|
|
Rückblick auf die Wanderung
"Von Schwaigern zum Zweifelberg“
am 10.08.2008
Es ist immer wieder ein Vergnügen, von Heilbronn aus mit der Stadtbahn zu fahren – sei es nun in Richtung Öhringen oder in die entgegengesetzte Richtung, die bis nach Achern führt. Heute war unsere Fahrt allerdings in Schwaigern zu Ende – nicht an der Station Schwaigern West oder Schwaigern Ost, nein, schlicht und ergreifend an Schwaigern Bahnhof.

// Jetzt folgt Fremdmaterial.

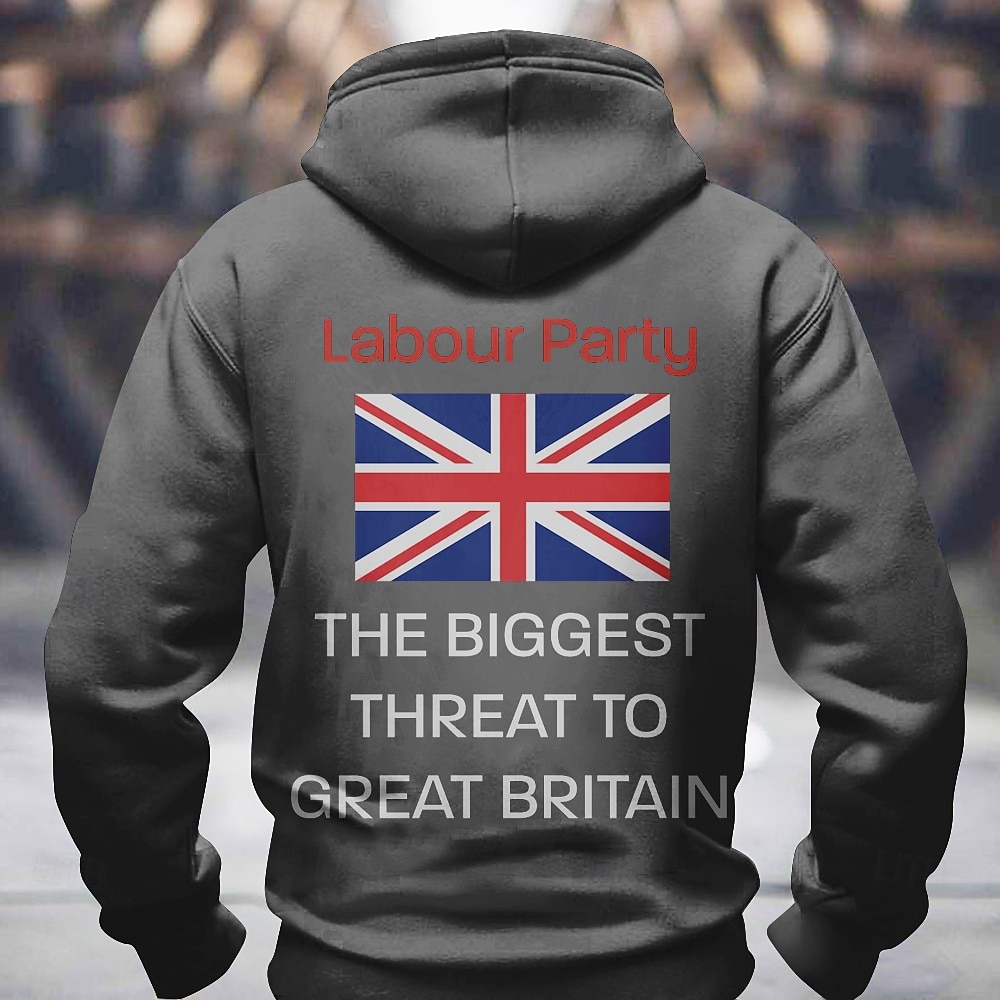 Men's Flag UK Backprint Hoodie Sweatshirt Sports Fashion Long Sleeve Crew Neck Outdoor Streetwear Office Blue Black Red Green Gray Drawstring 3D Fall Winter Designer S M L XL XXL XXXL 2026 - $28.99 –P5
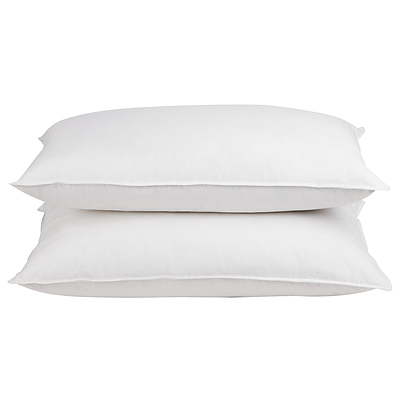 Set of 2 Goose Feather and Down Pillow - White - Brand New - Free Shipping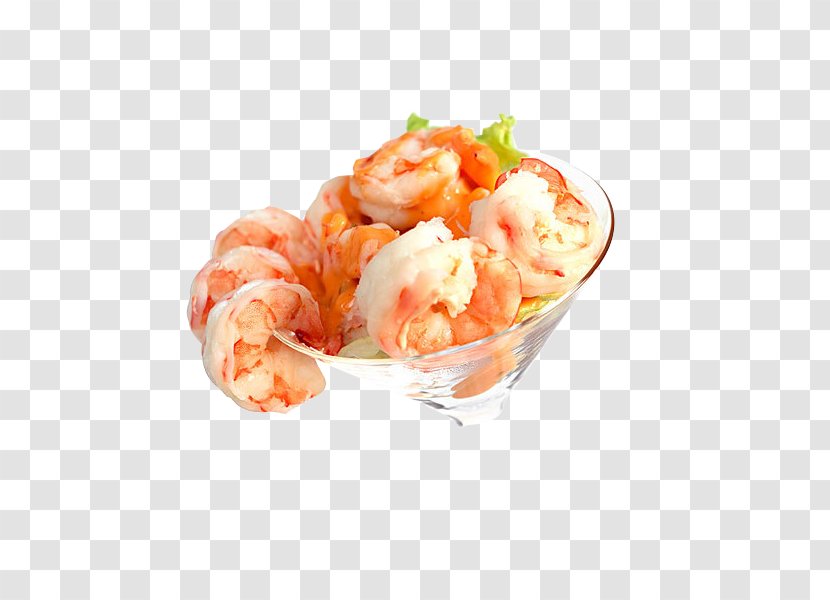 Prawn Cocktail Petit Four Ceviche Seafood - Cooking - Glass Bowl Of Lobster Transparent PNG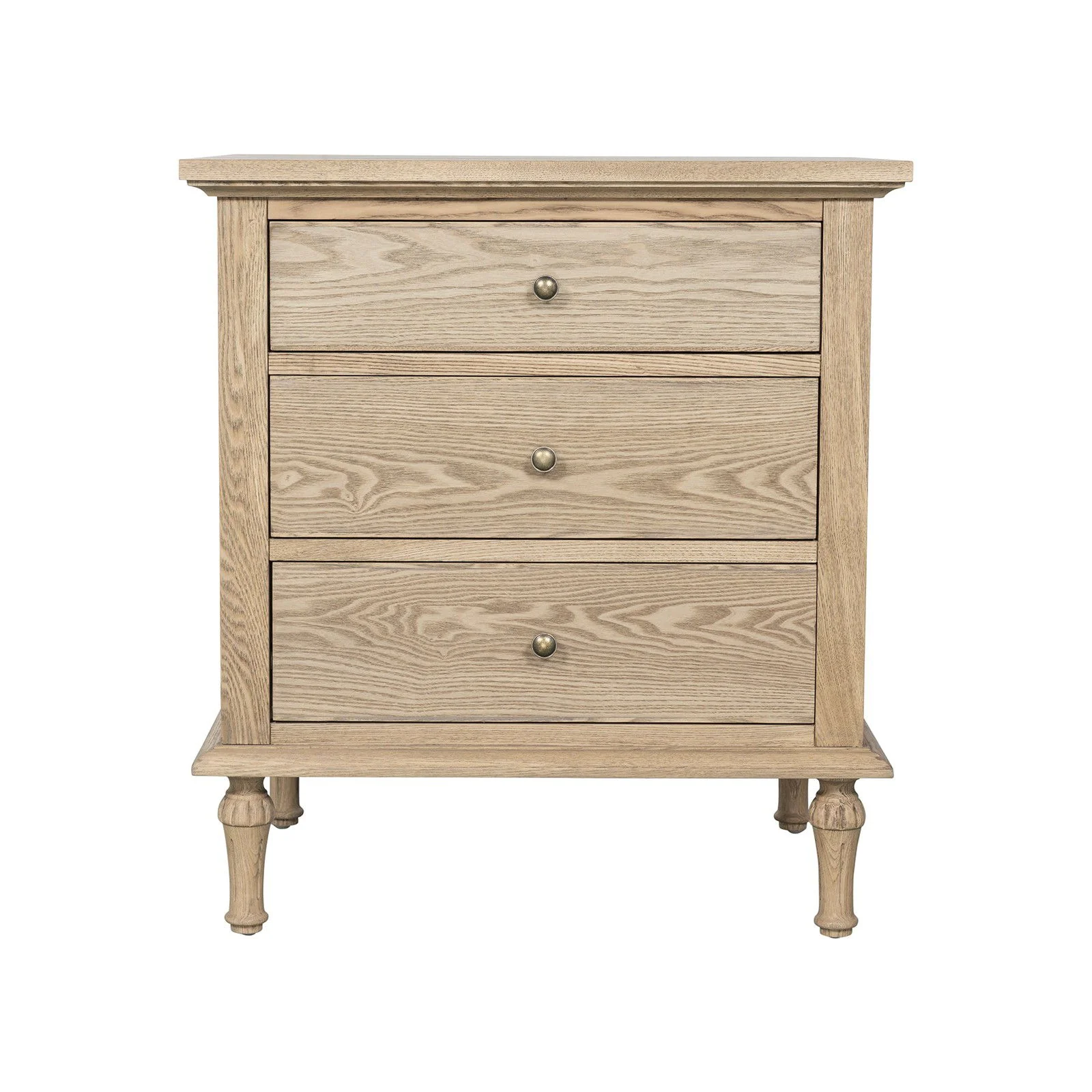 Hamptons Heritage 3 Drawer Bedside Lamp Table - Image 26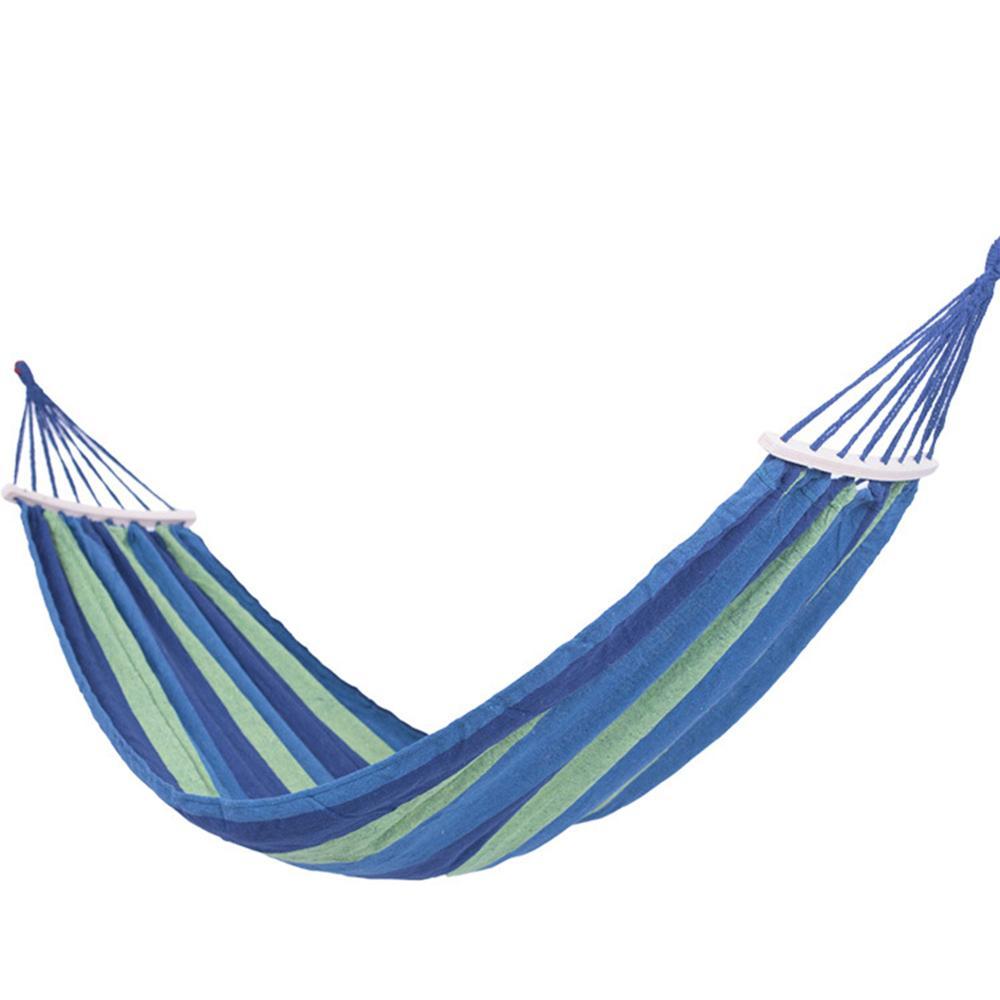 Hängematte - von Camping Hammock (blau gestreift)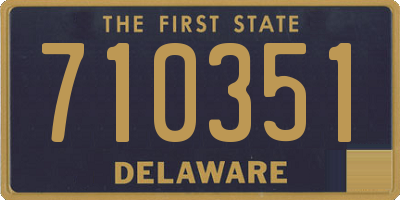 DE license plate 710351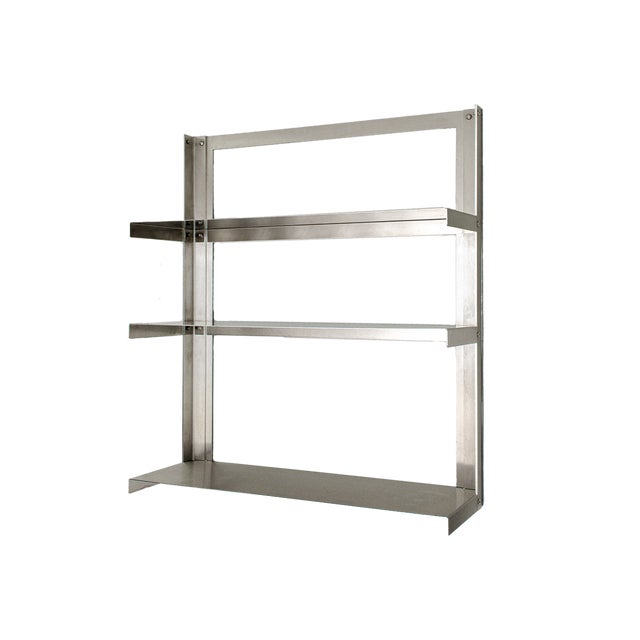 Small Wall Shelf in Steel by Possi and Mono For Sale - Image 4 of 4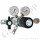 Flaschendruckminderer Argon Helium 200 bar 2-stufig bis 10 bar regelbar - Anschluss W21,8x1/14" DIN 477-1 Nr.6 - Ausgang Absperrventil mit 1/8" KRV  - Messing verchromt 6.0 - GCE Druva CPLH0DJ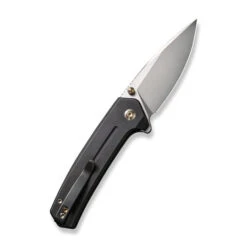 WE Culex Folding Knife Black Titanium Handle 20CV Plain Edge Silver Beadblast Finish WE21026B-3 -We Knife weknife culex flipper thumb stud knife titanium handle 297 cpm 20cv blade we21026b 3 895697 600x 79172.1747231283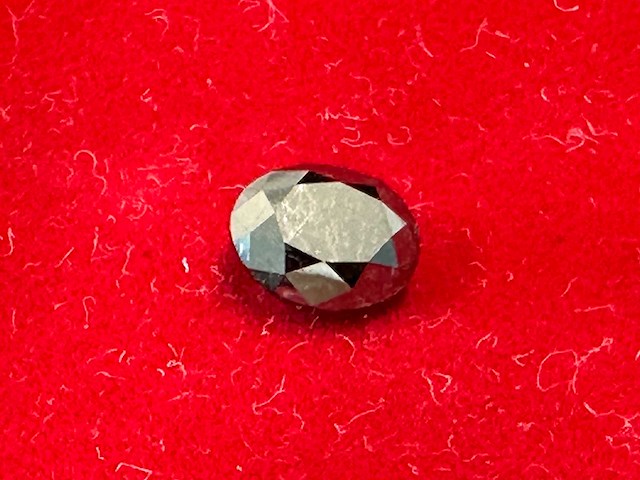 Diamant - 2.13 carat echte natuurlijke zwarte diamant in ovaal vorm (gecertificeerd) - afbeelding 5 van  5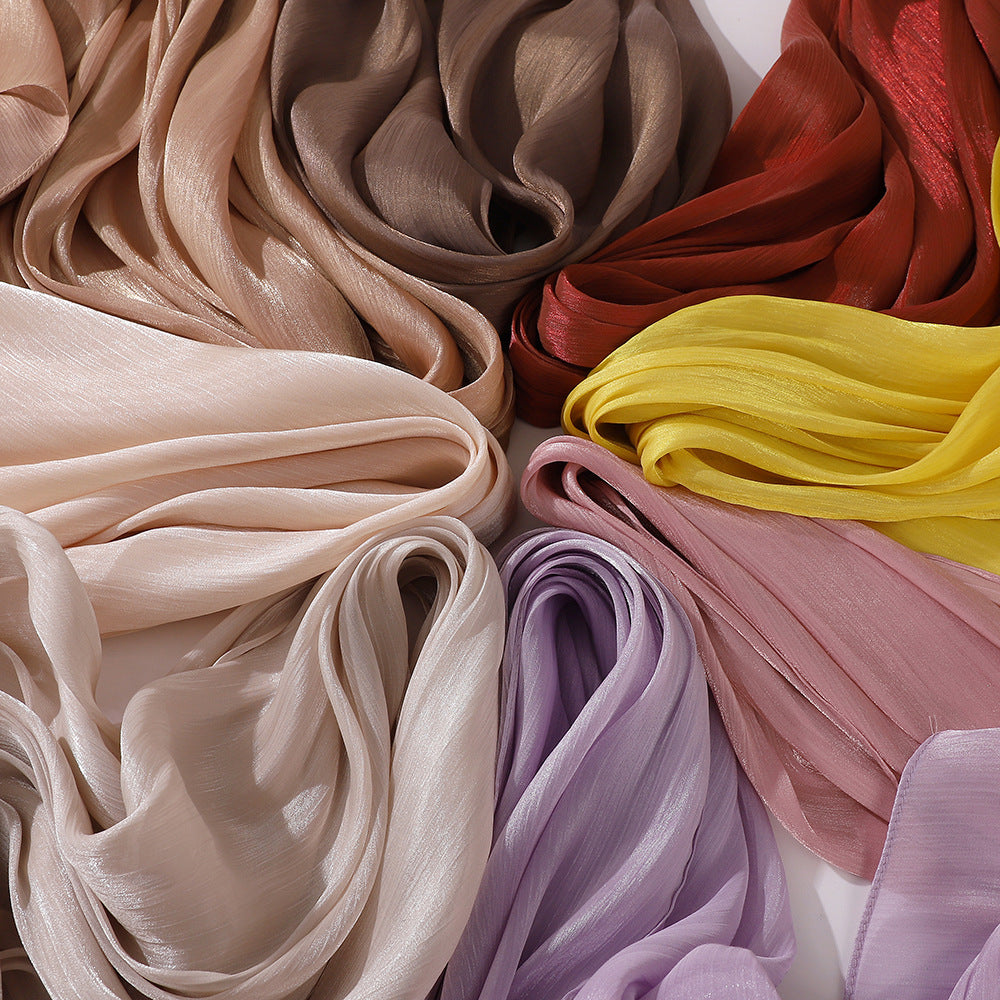 Breathable Cool Island Satin Smooth Silk Toe Scarf Limorista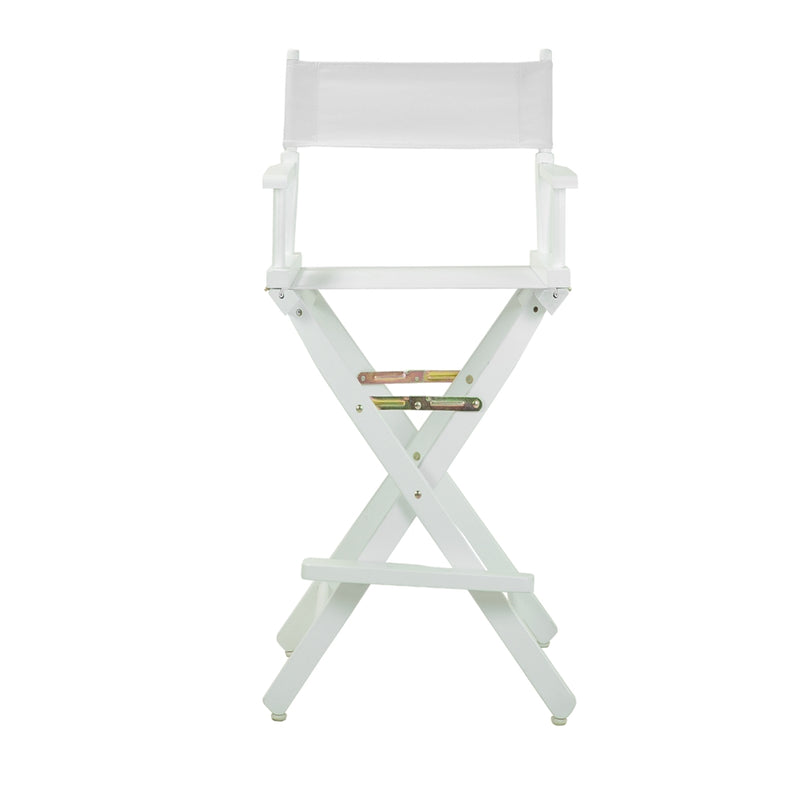 30  Director's Chair White Frame-White Canvas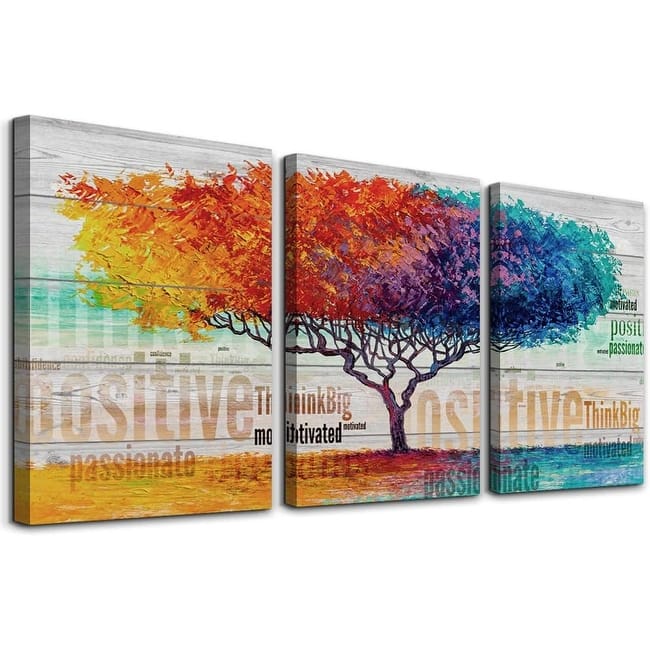 Wall Decor Abstract Color Tree Wall Paintings Boho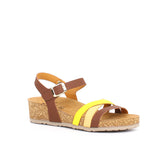 Sandalo con zeppa mika senape - Sandali Con Tacco Donna | Boscaini Scarpe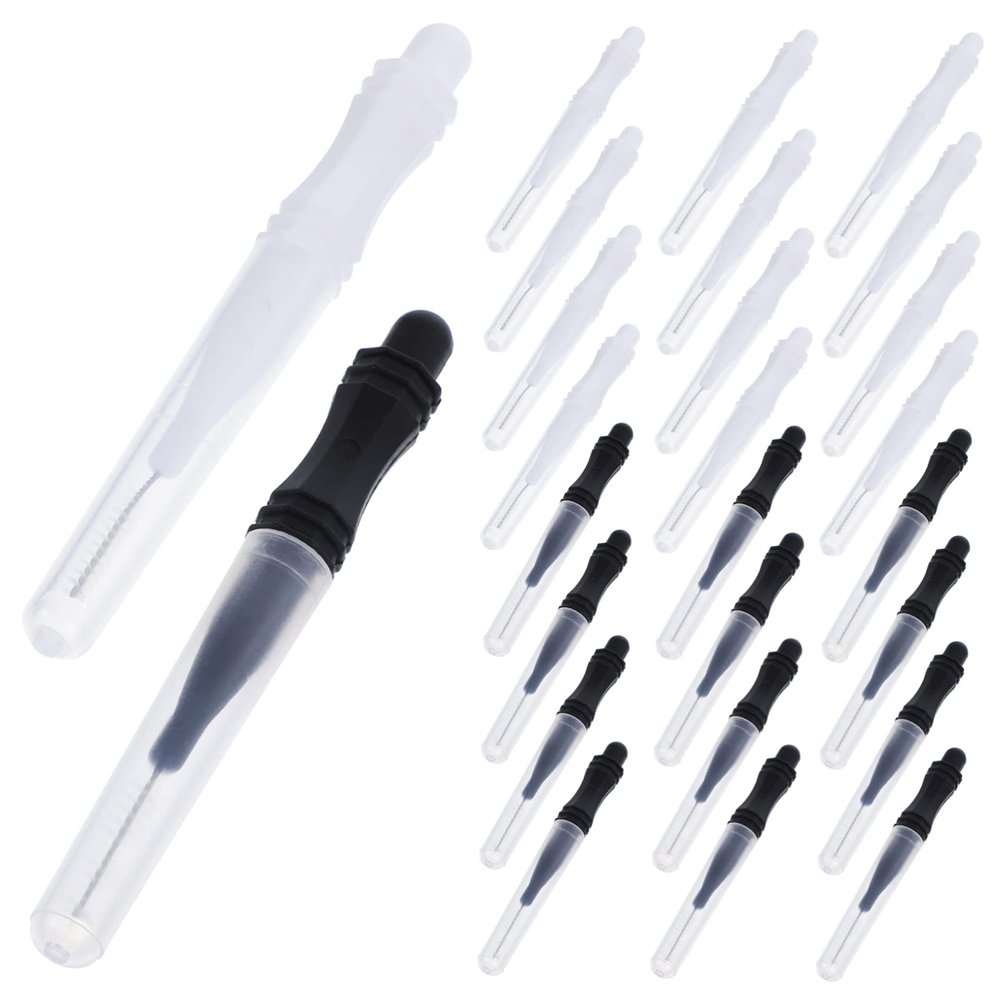 COSMEVIVI 60 pcs Micro Eyebrow Brushes with Caps Protective Brow Lamination Spoolie Tools Lightweight Portable Bulk for Precise Grooming and Makeup Application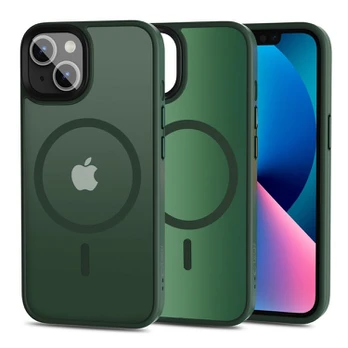 Matinis žalias dėklas Apple iPhone 13 telefonui "Tech-Protect Magmat Magsafe"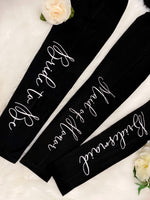 Bridal Party Leggings W/Titles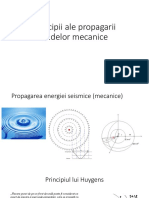 Principii Ale Propagarii Undelor Mecanice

Unser Wandergebiet sollte heute der Heuchelberg sein. Bis zu dem Punkt „Drei Eichen“ deckte sich der Weg mit der Route, die wir bereits von einer zwei Jahre zurückliegenden Wanderung auf die Heuchelberger Warte kannten. Wir kamen am Lochsee vorbei, einem für Amphibien künstlich angelegtem Biotop. Ein kurzer Stopp hier und der nächste dann für eine Erfrischungspause am besagten Punkt „Drei Eichen“. Danach verließen wir den Kamm des Heuchelberges und begaben uns abwärts zu dem Ort Neipperg. Dabei hatten wir ständig das Schloss Neipperg auf dem gegenüberliegenden Berg im Blickfeld. Es war verlockend, diesem schönen Anwesen einen Besuch abzustatten, aber unsere Wanderführer Gustav König und Hans Stöhr hatten sich für eine andere Route entschieden und uns bei der Begrüßung gleich darauf hingewiesen, dass Schloss Neipperg aus Zeitgründen nicht in den Plan passte. Nachdem wir den Ort gestreift hatten, ging es auf Weinbergwegen wieder aufwärts und auf einem Höhenrandweg in westlicher Richtung gelangten wir zu einem markanten Aussichtspunkt, der uns einen umfassenden Blick auf das Zabergäu, eine für ausgezeichnete Weine bekannte Gegend, und den gegenüberliegenden bewaldeten Stromberg gestattete. Hier ließen wir uns Zeit, genossen Aussicht und Rucksackvesper, bevor wir nach einer Wende in Richtung Nordost auf der Höhe durch viel Wald und unterhalb des Berges dann durch Felder wieder zum Ort Schwaigern gelangten.
Mit einer Einkehr in der Gartenlaube des Wirtshauses „Linde“ ließ man den Wandertag ausklingen, zu dessen Gelingen auch das freundliche Wetter beigetragen hatte. Einige wollten es genau wissen – nämlich die erwanderte km-Zahl, denn man hatte zwei-, dreimal den falschen Weg eingeschlagen. Doch das ließ Willi Vöhringer, auch ein altgedienter Wanderführer, nicht davon abhalten, ein paar Worte des Dankes an unsere beiden Wegbereiter Gustav und Hans zu richten, denn was zählt und immer wieder Freude macht, ist schließlich die Bewegung an der frischen Luft und das gesellige Miteinander in der freien Natur!